The religious brotherhood that the Franciscans in this province profess loyalty to is often at odds with enlightened change. They are certainly not the only members of the clergy who fail to stand up and be counted when standing up counts most. But friars who act like spoiled children mistakenly believe the reflective lens they hold up reveals everyone's face but their own. Many simply cannot see that they have become the fools of their own narcissism.
This is the universe that the Province of St. Barbara is hurling itself through. I was taught and schooled by the friars and worked with them on and off for over forty years. I’ve seen how some have embraced truth and initiated painful but productive periods of growth and understanding. I’ve also watched as others have failed to grasp even the fundamental holiness of their task which the clergy abuse crisis helped magnify and define. Astonishingly, not one friar in the province has shown any interest in creating a ministry for clergy abuse survivors or crafting a sustainable model for helping communities cope with the fallout. The late Alberic Smith was the last friar to devote himself to this cause--and he was mostly mocked for doing so by other friars who seemed to cherish their denial as if it were a subscription to Boy’s Life.
The distressing manner in which some Franciscans have conducted themselves on this issue comes as no surprise to those who understand a simple, basic truth: words without action and action without thought are the cynical tools of rogues and frauds. The red flag that has been raised here is that our acceptance of bad behavior in this confused brotherhood has created an anomaly which has grown steadily like a cancer deep within the very teachings of St. Francis.
In the end, service work remains a spiritual practice that tenders no regrets, only humility. True instruments of peace may be those more willing to listen and speak with their hearts than with their heads. They may be the parish priests who remind us from the pulpit to pray for those the church has harmed. They may be the men and women who help us understand clergy abuse by sharing their stories with us. And they may also be our mirror selves who tend to offer us a hint of redemption in our desire to reach and be reached.
NOTE: A Room With A Pew has gained a loyal following for which I am truly thankful.

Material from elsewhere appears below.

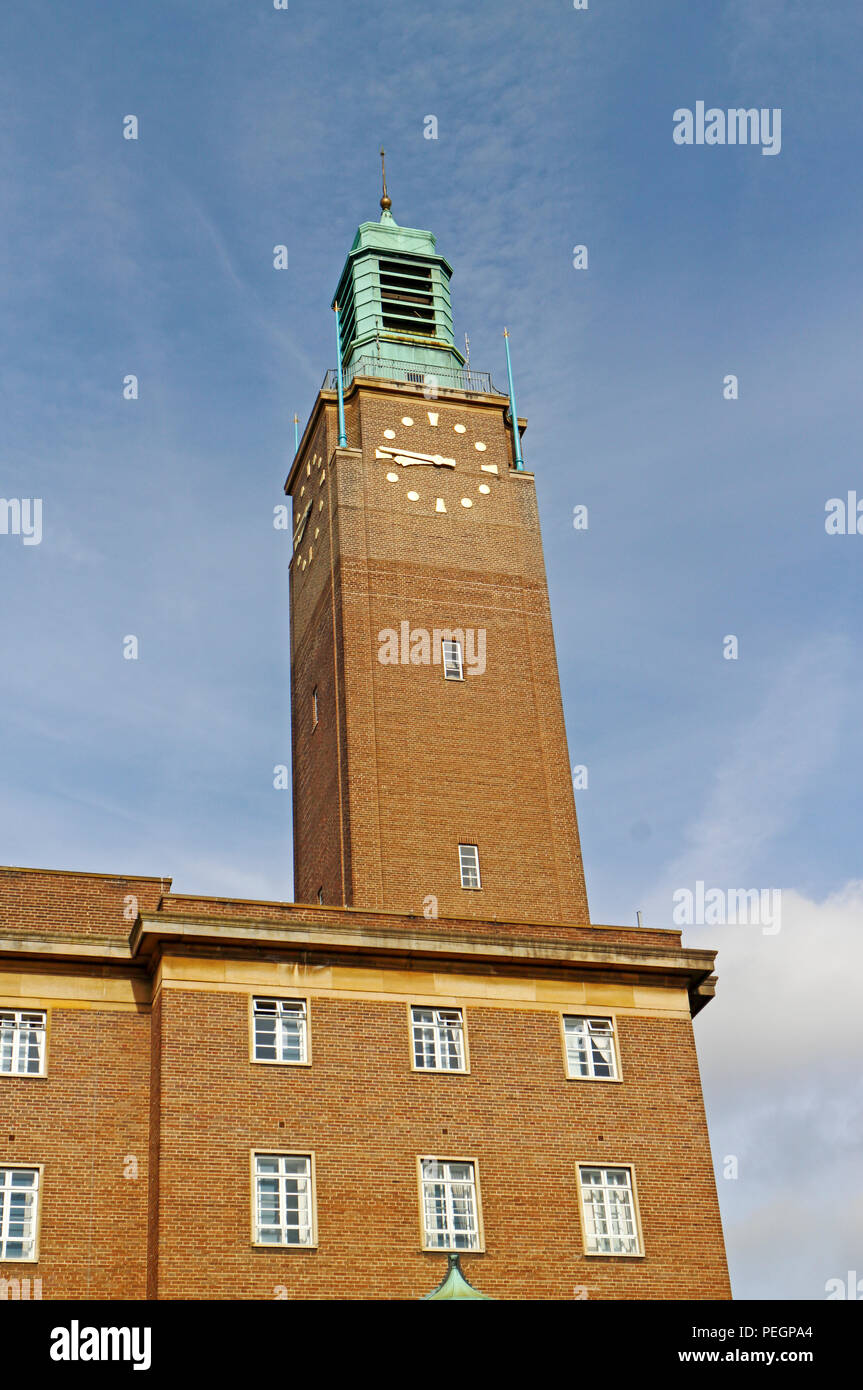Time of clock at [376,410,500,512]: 8:46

With the partisan shadow of abnormal times upon us, the worst kind of hucksters are gearing up to market and sell a new brand of normal. This blog will remain part of the resistance that goes on offering an unorthodox slant on religious, social and political issues. As questions of abuse and trauma take on new meanings, I will continue to use this space to express opinions and feelings that convey and challenge the recovery process in all its diverse and complex forms.